За десять лет тревожные и травматические расстройства у пожилых в США почти удвоились — данные госсистемы, n=4,2 млн
- Десятилетие (2013–2022) данных Mental Health Client-Level Data — 4 195 615 взрослых 60+, получавших помощь в государственной системе психического здоровья США. Крупнейший массив, когда-либо проанализированный для этой возрастной группы.
- Распространённость тревожных расстройств среди пожилых выросла с 13,29% до 22,62% (скорректированный OR 1,90, 95% ДИ 1,26–2,88). Расстройства, связанные с травмой и стрессом, выросли с 8,73% до 14,30% (скOR 1,70, 95% ДИ 1,30–2,23).
- Биполярное расстройство (17,03% → 14,23%, скOR 0,79) и психотические расстройства (27,19% → 24,29%, скOR 0,78) снизились. Депрессия осталась на прежнем уровне и по-прежнему доминирует.
- Региональная вариация выражена: Средний Запад и Юг — самый резкий рост тревоги и травмы; Северо-Восток — рост травмы; Запад — рост тревоги и травмы при снижении БАР и депрессии.
Кадровый кризис геронтопсихиатрии — давно известная история. Гораздо меньше обсуждается то, что клинический микс, с которым этим кадрам приходится работать, сдвинулся. Эта работа берёт десятилетие страховых данных государственной системы — плательщика последней инстанции для пожилых без частного покрытия — и показывает: в 2022 году в приёмных сидит существенно другая популяция, чем в 2013. Тревога и травма — новые «растущие» расстройства позднего возраста, а не депрессия и БАР.
Что говорят данные
Две интерпретации конкурируют. Первая: реальная распространённость растёт — последствия пандемии, экономическая нестабильность, накопленная травма, когортный эффект (бэби-бумеры заходят в возраст 70+ с другим анамнезом, чем «молчаливое поколение»). Вторая: диагностика подтягивается — клиницисты раньше системно недокодировали тревогу и травму у пожилых, а ярлык «депрессии позднего возраста» теряет рефлекторное доминирование. Авторы осторожны в выборе. Но региональный паттерн содержателен: самый резкий рост — Средний Запад и Юг, регионы с максимумом передозировок, деградирующей сельской экономикой и слабейшим частным покрытием. Сигнал не чисто диагностический.

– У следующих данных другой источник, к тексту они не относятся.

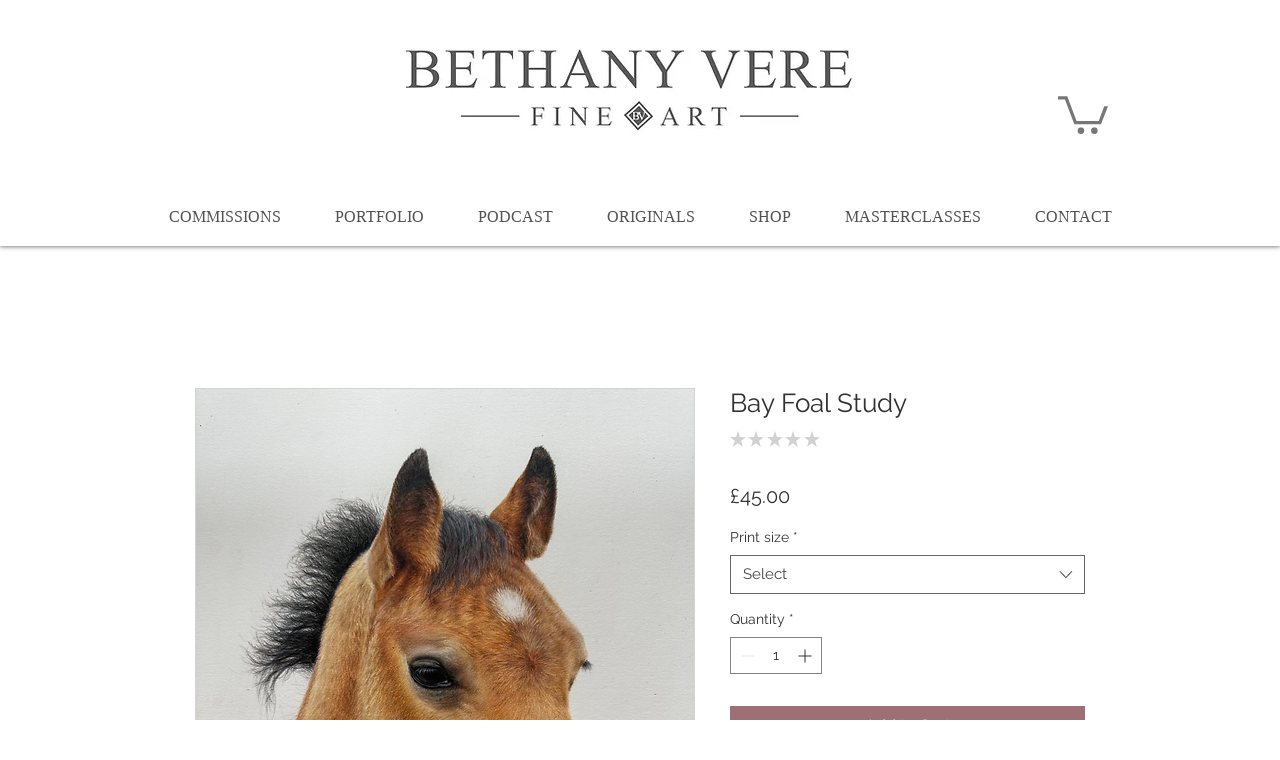

--- FILE ---
content_type: text/html; charset=utf-8
request_url: https://www.google.com/recaptcha/api2/aframe
body_size: 266
content:
<!DOCTYPE HTML><html><head><meta http-equiv="content-type" content="text/html; charset=UTF-8"></head><body><script nonce="M3y-ymOb_mUBJw16SCTsnw">/** Anti-fraud and anti-abuse applications only. See google.com/recaptcha */ try{var clients={'sodar':'https://pagead2.googlesyndication.com/pagead/sodar?'};window.addEventListener("message",function(a){try{if(a.source===window.parent){var b=JSON.parse(a.data);var c=clients[b['id']];if(c){var d=document.createElement('img');d.src=c+b['params']+'&rc='+(localStorage.getItem("rc::a")?sessionStorage.getItem("rc::b"):"");window.document.body.appendChild(d);sessionStorage.setItem("rc::e",parseInt(sessionStorage.getItem("rc::e")||0)+1);localStorage.setItem("rc::h",'1769521035055');}}}catch(b){}});window.parent.postMessage("_grecaptcha_ready", "*");}catch(b){}</script></body></html>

Что это значит для практики и политики
Три операциональных следствия. Первое: стандартная батарея геронтопсихиатрической оценки — PHQ-9, MMSE, иногда GAD-7 — откалибрована под структуру заболеваемости, которая уже не соответствует потоку. GAD-7, PCL-5 в адаптации для пожилых и ITQ должны стать обязательными. Второе: кадровая проблема формулируется теперь не как «больше геронтопсихиатров», а как «больше геронтоспециалистов, компетентных в травме», — а это более узкий и дефицитный пул. Третье: для любого, кто проектирует бюджеты ментального здоровья на уровне штата или региона, строка планирования услуг должна сместиться от долгосрочного ведения психозов к эпизодической помощи при травме и тревоге — у этой помощи другой профиль по кадрам, длительности и модальностям.
За десять лет тревожные расстройства у пожилых в государственной системе США выросли с 13% до 23% — состав потока изменился сильнее, чем сама система.
Данные госсистемы недооценивают пожилых с частной страховкой, тренды отражают популяцию защитной сети. Разделить диагностическую инфляцию и реальный прирост заболеваемости на этих данных нельзя.